AWM-Olsen is a widely used ground motion simulation code based on a parallel finite difference solution of the 3-D velocity-stress wave equation. This application runs on tens of thousands of cores and consumes several million CPU hours on the TeraGrid Clusters every year. A significant portion of its run-time (37% in a 4,096 process run), is spent in MPI communication routines. Hence, it demands an optimized communication design coupled with a low-latency, high-bandwidth network and an efficient communication subsystem for good performance. In this paper, we analyze the performance bottlenecks of the application with regard to the time spent in MPI communication calls. We find that much of this time can be overlapped with computation using MPI non-blocking calls. We use both two-sided and MPI-2 one-sided communication semantics to re-design the communication in AWM-Olsen. We find that with our new design, using MPI-2 one-sided communication semantics, the entire application can be sped up by 12% at 4K processes and by 10% at 8K processes on a state-of-the-art InfiniBand cluster, Ranger at the Texas Advanced Computing Center (TACC).

Enabling Very-Large Scale Earthquake Simulations on Parallel Machines

The Southern California Earthquake Center initiated a major large-scale earthquake simulation called TeraShake. The simulations propagated seismic waves across a domain of 600x300x80 km at 200 meter resolution, some of the largest and most detailed earthquake simulations of the southern San Andreas fault. The output from a single simulation may be as large as 47 terabytes of data and 400,000 files. The execution of these large simulations requires high levels of expertise and resource coordination. We describe how we performed single-processor optimization of the application, optimization of the I/O handling, and the optimization of execution initialization. We also look at the challenges presented by run-time data archive management and visualization. The improvements made to the application as it was recently scaled up to 40k BlueGene processors have created a community code that can be used by the wider SCEC community to perform large scale earthquake simulations.

Visual Insights into High-Resolution Earthquake Simulations

This study focuses on the visualization of a series of large earthquake simulations collectively called TeraShake. The simulation series aims to assess the impact of San Andreas Fault earthquake scenarios in Southern California. We discuss the role of visualization in gaining scientific insight and aiding unexpected discoveries.

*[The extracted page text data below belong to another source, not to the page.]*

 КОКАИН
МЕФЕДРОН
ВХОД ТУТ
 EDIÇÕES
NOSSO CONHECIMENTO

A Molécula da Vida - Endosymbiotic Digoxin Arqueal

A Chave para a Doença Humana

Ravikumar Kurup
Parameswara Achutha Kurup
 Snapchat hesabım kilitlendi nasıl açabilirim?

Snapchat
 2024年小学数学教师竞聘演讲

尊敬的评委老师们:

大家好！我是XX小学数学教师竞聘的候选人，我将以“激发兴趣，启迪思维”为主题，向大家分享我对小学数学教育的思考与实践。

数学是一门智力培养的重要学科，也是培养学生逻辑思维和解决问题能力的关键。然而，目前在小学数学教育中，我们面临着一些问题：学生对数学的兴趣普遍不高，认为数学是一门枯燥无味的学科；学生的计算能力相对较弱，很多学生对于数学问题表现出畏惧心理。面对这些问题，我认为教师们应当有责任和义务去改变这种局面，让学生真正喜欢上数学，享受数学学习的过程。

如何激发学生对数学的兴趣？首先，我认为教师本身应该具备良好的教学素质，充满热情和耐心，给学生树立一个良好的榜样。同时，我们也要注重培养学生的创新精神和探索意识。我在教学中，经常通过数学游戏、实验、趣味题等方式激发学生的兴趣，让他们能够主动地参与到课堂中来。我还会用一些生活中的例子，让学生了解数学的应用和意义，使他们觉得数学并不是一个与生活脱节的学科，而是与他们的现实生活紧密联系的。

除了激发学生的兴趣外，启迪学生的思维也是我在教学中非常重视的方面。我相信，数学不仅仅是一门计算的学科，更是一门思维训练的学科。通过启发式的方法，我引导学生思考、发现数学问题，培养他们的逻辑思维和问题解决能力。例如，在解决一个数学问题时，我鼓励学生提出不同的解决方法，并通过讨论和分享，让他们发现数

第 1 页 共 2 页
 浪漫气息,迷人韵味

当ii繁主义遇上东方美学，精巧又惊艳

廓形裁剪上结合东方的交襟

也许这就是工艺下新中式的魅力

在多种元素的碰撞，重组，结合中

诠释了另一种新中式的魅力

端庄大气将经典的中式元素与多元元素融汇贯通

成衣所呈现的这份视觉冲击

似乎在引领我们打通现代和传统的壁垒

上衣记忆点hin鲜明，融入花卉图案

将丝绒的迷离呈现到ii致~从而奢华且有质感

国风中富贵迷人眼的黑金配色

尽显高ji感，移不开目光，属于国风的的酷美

Accelerating a 3D Finite-Difference Earthquake Simulation with a C-to-CUDA Translator

GPUs provide impressive computing power, but GPU programming can be challenging. Here, an experience in porting real-world earthquake code to Nvidia GPUs is described. Specifically, an annotation-based programming model, called Mint, and its accompanying source-to-source translator are used to automatically generate CUDA source code and simplify the exploration of performance tradeoffs.